PUASA DAN PERUBAHAN KARAKTER MANUSIA
Dan janganlah sekali-kali kebencianmu terhadap
suatu kaum
mendorong kamu untuk berlaku tidak adil.
Berlaku adillah,
karena
adil itu lebih dekat kepada takwa. Dan bertakwalah kepada Allah,
sesungguhnya Allah Maha Mengetahui apa yang
kamu kerjakan.
(QS. Al-Mâ‘idah: 8)
Sederhana tapi bermakna. Inilah
kesimpulan sementara dari kami melihat tayangan televisi dengan Gramatikal pelawak
kondang yang diperankan oleh 4 tokoh sebagai pemainnya. Pertama, sosok pejabat
sebagai perwakilan dari pemerintah, dengan angkuh dan sombongnya dengan
menggunakan dasi di dadanya, dia berkata: akulah pejabat….!!!! Ia merasa segala
kebijakan yang ditentukannya semata-mata karena kepinteran, kepandaian dan
kesuksesannya, walaupun disisi lain tidak sedikit masyarakat yang menderita
karena ulahnya. Kedua, seorang pemuda cerdas dan kritis terhadap pemerintah. Ia
banyak mengkritisinya karena dianggap kebijakan pemerintah tidak berpihak
kepada masyarakat jelata tapi justru kebalikannya selalu memprioritaskan
kepentingan pribadi dan kelompoknya. Pemeran ketiga, seorang pengamen. Ia
berjalan dari satu pintu kepintu lainnya, mengamen kepada orang miskin sampai
yang kaya, masyarakat kecil sampai pemerintah yang berkuasa, Namun yang
diberikan mereka-mereka tidak sebesar jabatannya dan bahkan tidak sedikit pula
pemerintah yang menyembunyikan tanganya. Sehingga dengan lantang pengamen
tersebut menjerit “PELIT KAU”. Keempat. orang tua yang buta, hidupnya selalu
ditemani dengan tongkat tua sebagai penunjuk jalan kemana ia melangkah kakinya.

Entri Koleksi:
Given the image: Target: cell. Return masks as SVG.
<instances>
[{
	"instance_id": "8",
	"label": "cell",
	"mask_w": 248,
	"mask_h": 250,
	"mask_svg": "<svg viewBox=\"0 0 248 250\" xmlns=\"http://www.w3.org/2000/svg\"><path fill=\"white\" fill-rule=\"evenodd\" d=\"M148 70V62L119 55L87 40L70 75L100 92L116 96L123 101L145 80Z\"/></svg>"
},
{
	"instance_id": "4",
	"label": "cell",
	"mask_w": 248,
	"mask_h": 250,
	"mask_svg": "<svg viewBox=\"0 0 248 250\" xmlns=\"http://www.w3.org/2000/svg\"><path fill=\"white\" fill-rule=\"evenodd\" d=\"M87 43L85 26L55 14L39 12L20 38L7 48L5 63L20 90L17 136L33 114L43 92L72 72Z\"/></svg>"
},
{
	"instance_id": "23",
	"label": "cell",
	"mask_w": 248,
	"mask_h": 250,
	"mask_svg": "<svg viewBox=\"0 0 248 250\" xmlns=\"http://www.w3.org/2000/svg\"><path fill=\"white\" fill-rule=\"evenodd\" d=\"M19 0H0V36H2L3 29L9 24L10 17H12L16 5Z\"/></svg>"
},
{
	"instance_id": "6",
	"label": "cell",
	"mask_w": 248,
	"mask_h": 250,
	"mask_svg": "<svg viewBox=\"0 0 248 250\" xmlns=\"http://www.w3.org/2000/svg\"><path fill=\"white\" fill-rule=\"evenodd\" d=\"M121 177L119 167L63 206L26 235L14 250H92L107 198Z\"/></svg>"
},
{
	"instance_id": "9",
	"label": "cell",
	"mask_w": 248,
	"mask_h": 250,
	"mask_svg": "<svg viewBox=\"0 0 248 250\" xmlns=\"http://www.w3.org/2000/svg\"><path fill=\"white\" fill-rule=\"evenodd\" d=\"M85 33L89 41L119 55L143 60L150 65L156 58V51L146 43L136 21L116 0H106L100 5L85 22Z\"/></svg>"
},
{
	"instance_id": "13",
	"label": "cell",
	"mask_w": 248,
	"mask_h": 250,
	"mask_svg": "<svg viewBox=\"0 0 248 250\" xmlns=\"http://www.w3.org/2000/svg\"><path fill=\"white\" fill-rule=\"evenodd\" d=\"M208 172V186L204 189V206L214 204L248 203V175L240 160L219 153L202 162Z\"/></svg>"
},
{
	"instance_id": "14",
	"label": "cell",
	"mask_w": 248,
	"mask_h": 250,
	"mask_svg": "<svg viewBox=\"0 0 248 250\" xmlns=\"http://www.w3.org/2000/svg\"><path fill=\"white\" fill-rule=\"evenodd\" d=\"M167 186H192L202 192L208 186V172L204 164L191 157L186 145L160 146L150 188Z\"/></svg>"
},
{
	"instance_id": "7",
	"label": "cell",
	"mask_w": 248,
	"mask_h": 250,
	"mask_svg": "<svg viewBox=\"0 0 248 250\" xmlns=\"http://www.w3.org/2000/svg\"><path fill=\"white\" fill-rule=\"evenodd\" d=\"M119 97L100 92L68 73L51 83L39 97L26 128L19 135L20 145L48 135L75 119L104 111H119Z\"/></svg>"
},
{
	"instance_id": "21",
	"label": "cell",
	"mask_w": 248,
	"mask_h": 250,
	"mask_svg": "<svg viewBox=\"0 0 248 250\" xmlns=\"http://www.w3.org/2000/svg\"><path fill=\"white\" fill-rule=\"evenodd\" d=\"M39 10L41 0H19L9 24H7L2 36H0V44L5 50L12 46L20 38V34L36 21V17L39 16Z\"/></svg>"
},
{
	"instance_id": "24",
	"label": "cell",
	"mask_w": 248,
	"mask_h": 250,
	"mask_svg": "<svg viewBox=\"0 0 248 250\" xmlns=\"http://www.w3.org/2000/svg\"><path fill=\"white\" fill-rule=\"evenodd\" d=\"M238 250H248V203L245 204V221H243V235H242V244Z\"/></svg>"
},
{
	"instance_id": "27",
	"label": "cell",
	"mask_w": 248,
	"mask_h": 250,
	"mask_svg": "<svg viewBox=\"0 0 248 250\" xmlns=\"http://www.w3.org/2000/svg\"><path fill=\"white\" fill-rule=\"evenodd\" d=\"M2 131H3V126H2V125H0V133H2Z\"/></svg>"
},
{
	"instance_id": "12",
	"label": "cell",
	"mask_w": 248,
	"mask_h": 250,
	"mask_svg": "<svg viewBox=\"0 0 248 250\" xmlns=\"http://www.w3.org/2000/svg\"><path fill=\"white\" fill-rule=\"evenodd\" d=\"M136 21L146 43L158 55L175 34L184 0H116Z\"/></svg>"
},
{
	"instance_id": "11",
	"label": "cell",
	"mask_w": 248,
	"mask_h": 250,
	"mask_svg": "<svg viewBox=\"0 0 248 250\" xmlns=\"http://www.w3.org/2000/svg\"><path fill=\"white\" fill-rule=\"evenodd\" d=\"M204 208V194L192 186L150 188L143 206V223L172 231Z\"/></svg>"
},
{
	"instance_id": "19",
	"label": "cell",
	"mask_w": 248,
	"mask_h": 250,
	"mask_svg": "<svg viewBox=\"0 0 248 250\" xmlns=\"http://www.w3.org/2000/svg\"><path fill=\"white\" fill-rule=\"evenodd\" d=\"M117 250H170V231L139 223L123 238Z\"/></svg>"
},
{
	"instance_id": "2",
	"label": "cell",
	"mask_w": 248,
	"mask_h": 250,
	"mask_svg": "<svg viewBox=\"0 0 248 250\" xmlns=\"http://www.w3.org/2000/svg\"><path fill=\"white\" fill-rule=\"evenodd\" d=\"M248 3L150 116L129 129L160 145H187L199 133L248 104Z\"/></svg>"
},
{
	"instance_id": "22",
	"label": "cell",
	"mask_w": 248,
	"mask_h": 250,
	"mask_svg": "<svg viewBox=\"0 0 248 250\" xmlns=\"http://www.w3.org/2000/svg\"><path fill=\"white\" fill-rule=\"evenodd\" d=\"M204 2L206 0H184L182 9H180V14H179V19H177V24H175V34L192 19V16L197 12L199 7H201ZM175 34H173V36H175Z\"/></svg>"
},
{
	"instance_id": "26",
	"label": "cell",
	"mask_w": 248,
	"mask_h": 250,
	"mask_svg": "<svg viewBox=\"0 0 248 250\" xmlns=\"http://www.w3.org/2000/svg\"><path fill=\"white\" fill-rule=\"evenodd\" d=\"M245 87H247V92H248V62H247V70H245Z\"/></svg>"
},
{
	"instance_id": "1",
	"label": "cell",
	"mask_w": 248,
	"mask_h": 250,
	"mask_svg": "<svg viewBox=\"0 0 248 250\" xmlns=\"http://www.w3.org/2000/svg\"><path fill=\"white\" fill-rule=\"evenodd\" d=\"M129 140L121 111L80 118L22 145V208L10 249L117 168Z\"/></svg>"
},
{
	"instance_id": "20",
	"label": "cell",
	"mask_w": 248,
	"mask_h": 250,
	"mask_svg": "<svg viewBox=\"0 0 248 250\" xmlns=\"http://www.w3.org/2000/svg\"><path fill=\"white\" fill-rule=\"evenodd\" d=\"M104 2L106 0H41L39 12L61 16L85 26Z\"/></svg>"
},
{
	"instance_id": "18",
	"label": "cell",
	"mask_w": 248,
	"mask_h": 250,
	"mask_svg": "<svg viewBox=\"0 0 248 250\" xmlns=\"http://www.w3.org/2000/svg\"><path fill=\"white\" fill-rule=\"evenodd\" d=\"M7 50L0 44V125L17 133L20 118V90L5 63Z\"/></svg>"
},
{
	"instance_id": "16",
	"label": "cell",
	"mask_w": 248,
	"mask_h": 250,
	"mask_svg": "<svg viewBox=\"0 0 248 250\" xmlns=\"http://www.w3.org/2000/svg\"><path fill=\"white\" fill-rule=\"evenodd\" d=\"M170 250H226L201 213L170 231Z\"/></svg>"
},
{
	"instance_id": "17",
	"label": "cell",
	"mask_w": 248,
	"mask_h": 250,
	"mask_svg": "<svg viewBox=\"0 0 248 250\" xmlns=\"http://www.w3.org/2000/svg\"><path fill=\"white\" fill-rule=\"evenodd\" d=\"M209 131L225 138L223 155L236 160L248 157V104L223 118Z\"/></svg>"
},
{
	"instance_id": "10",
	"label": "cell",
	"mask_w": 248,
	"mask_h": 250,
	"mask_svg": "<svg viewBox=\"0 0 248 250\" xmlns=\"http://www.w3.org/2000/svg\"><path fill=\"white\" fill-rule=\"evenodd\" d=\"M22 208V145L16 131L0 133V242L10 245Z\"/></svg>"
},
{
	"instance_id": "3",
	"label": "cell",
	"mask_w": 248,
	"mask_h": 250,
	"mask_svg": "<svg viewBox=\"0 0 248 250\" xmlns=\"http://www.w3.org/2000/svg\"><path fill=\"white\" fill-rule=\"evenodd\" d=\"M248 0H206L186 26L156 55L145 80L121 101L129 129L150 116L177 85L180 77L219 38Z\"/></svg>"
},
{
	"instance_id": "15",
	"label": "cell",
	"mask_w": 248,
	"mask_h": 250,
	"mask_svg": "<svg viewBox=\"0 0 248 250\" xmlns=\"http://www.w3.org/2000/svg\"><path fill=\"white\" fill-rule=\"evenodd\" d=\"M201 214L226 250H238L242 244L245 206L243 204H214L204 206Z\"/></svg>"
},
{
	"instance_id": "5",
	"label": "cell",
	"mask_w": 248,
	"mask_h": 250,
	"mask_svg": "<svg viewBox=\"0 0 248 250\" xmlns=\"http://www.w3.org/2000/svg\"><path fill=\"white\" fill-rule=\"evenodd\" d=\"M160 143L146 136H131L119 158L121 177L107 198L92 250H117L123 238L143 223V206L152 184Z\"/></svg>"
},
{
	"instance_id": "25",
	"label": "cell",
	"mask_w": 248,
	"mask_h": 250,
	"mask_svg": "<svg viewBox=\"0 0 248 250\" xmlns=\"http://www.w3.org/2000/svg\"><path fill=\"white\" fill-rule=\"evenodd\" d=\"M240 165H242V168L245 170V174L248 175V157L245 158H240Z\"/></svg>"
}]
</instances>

= Daftar Tugas =
1. Sebutkan keempat tokoh pemeran dalam tayangan televisi yang digambarkan dalam kutipan teks tentang puasa dan perubahan karakter manusia.
2. Jawablah pertanyaan berikut berdasarkan kutipan teks tentang puasa dan perubahan karakter manusia.
(a) Dari surah dan ayat mana kutipan di awal teks diambil?
(b) Apa yang dikenakan sosok pejabat di dadanya?
(c) Benda apa yang selalu menemani orang tua yang buta sebagai penunjuk jalan?

= Jawaban yang Diharapkan =
1.
1. Pejabat sebagai perwakilan dari pemerintah
2. Seorang pemuda cerdas dan kritis terhadap pemerintah
3. Seorang pengamen
4. Orang tua yang buta

2.
(a) QS. Al-Mâ‘idah: 8.
(b) Dasi.
(c) Tongkat tua.